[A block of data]
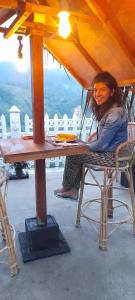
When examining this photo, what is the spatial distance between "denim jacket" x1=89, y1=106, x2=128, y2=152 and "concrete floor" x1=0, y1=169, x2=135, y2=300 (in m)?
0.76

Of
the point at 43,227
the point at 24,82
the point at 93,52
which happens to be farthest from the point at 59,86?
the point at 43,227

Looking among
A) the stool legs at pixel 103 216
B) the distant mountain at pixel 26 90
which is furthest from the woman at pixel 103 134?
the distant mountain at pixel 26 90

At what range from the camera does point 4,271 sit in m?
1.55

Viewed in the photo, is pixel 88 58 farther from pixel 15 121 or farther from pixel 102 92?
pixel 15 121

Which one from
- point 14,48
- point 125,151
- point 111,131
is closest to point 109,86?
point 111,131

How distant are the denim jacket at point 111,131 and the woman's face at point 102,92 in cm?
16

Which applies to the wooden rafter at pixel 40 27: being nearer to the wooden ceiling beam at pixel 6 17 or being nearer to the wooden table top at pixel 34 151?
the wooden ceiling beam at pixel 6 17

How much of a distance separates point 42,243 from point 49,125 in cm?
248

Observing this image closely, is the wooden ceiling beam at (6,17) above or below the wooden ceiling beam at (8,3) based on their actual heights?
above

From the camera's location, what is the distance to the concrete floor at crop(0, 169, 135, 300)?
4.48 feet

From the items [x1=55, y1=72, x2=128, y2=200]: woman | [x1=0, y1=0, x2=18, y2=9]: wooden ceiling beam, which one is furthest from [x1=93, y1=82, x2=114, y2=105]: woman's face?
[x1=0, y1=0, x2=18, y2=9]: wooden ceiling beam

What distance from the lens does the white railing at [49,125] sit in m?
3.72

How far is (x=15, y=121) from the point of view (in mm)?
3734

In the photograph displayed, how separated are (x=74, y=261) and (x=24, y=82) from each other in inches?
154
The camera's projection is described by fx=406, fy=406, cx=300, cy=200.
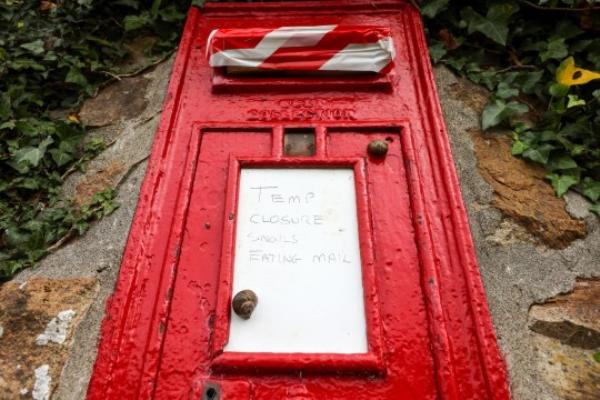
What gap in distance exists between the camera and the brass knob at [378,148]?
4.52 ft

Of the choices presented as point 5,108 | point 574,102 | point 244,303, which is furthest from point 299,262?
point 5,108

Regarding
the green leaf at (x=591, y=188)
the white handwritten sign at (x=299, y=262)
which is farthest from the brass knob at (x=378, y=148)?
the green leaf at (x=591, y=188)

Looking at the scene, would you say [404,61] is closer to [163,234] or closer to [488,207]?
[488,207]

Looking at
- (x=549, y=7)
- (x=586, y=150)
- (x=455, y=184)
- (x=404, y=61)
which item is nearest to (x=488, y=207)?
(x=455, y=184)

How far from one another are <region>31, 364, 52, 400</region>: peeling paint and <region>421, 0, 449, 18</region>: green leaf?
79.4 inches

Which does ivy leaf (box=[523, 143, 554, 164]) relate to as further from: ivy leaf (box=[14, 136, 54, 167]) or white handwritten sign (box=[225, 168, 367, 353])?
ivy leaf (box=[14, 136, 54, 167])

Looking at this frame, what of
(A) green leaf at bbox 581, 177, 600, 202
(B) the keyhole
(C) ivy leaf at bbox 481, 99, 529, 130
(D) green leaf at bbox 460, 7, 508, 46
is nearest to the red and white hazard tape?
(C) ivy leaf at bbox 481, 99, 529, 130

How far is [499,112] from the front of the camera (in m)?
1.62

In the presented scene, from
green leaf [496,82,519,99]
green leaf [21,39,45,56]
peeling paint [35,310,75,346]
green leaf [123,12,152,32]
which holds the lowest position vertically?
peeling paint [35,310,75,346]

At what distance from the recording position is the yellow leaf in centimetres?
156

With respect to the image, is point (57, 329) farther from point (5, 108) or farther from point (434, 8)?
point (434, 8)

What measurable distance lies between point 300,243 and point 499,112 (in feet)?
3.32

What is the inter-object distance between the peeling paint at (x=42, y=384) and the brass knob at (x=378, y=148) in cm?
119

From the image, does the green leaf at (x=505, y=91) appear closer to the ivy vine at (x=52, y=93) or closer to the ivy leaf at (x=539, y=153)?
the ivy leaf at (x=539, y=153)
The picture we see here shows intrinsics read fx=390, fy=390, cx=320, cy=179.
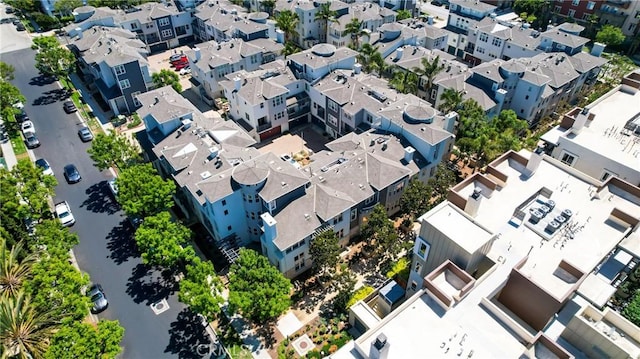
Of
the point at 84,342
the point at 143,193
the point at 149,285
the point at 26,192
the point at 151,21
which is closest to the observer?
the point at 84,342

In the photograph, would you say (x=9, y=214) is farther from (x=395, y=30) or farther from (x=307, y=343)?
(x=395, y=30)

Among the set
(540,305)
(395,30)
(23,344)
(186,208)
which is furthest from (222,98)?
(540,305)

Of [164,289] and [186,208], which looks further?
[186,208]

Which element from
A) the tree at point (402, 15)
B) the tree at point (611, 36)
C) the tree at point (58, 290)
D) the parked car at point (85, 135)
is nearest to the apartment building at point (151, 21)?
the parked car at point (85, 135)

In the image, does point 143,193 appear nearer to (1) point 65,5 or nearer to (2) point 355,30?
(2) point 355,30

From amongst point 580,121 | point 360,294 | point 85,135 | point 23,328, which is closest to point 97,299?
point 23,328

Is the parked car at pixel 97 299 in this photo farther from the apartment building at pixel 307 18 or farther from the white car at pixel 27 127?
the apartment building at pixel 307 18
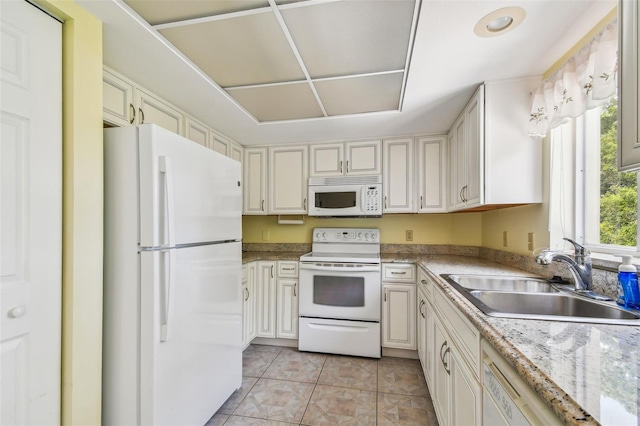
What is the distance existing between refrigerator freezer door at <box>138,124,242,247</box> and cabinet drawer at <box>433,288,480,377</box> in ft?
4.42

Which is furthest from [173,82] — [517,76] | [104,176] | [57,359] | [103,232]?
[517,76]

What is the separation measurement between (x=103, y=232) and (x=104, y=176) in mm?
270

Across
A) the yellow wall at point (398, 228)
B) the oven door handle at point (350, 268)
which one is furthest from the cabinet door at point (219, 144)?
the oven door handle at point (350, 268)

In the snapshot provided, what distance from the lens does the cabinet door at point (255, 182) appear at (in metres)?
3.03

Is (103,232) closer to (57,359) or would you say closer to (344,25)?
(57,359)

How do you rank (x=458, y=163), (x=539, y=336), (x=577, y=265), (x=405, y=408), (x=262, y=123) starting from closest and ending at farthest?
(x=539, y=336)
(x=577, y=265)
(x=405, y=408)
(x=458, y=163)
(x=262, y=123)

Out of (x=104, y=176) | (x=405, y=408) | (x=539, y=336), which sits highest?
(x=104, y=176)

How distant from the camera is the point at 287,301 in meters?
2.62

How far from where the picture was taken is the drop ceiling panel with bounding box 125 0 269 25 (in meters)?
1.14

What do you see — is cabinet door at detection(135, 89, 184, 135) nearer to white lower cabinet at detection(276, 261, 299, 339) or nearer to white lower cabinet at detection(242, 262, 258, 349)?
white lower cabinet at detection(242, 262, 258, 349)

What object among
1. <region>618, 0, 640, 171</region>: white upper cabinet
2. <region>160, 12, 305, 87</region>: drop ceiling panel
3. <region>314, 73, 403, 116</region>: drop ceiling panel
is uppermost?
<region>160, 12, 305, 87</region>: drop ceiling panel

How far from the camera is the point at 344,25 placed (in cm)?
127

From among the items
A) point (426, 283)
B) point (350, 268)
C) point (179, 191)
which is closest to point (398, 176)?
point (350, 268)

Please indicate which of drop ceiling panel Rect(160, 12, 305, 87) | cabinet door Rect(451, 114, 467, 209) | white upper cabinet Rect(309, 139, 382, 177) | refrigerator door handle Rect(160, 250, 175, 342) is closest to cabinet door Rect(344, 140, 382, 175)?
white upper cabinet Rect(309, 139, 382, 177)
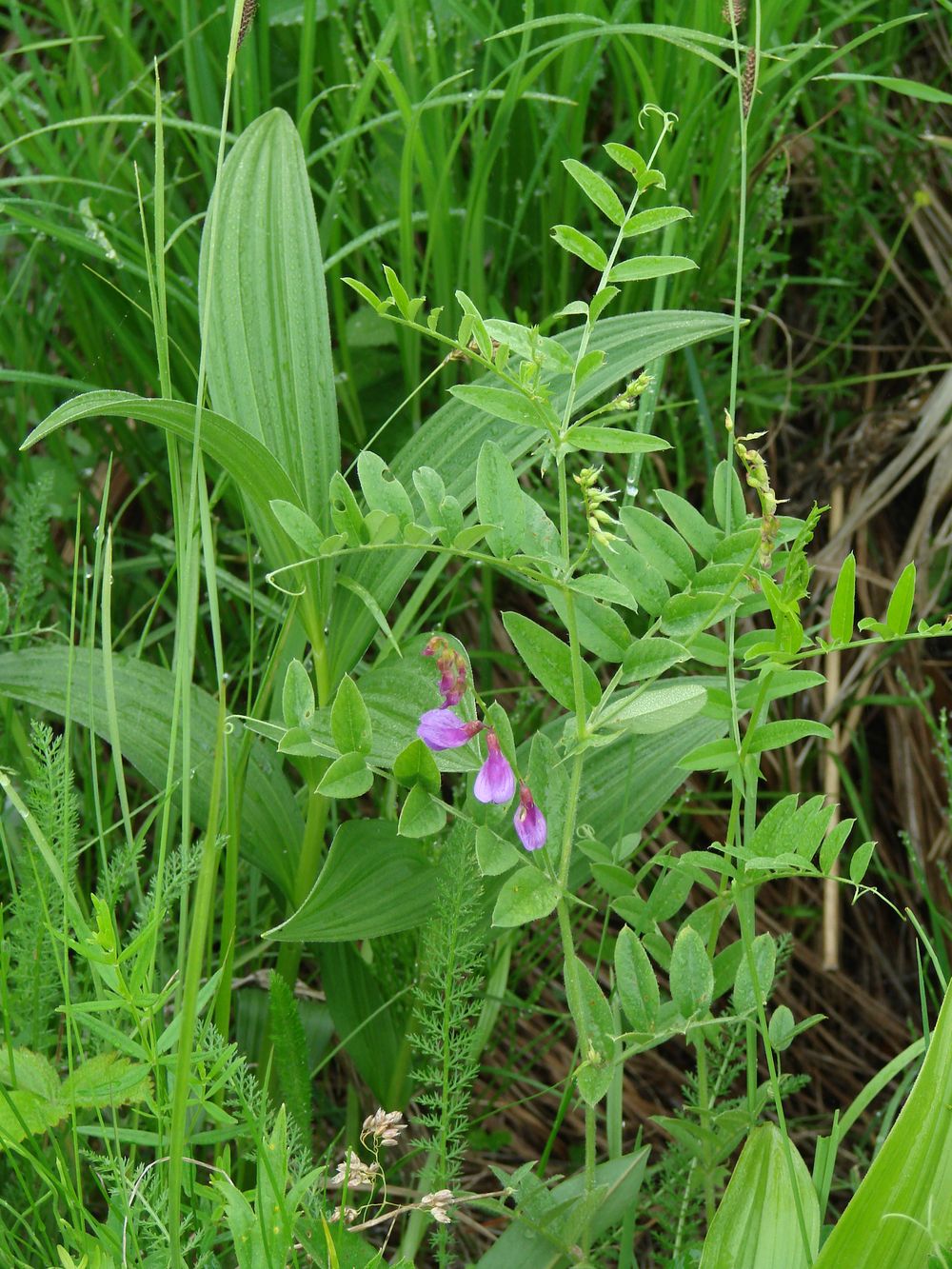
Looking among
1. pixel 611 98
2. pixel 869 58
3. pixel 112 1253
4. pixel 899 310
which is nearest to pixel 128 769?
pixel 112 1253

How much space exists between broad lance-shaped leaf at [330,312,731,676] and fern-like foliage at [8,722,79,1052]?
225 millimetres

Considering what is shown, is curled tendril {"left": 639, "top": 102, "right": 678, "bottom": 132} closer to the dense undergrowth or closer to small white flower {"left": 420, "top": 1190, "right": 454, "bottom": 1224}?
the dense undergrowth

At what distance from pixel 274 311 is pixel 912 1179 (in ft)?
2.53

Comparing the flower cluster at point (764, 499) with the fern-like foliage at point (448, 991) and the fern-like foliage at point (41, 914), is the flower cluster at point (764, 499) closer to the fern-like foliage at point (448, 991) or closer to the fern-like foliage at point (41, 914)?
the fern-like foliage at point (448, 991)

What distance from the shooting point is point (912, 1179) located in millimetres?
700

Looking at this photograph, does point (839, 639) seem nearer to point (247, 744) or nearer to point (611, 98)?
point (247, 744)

● **WORK REQUIRED**:
Rewrite the lines of the listing from the one containing "Looking at this photograph, does" through the end, changing "seem" to "appear" and leaving everything else unchanged.

● **FULL SOLUTION**:
Looking at this photograph, does point (839, 639) appear nearer to point (247, 744) or nearer to point (611, 98)?
point (247, 744)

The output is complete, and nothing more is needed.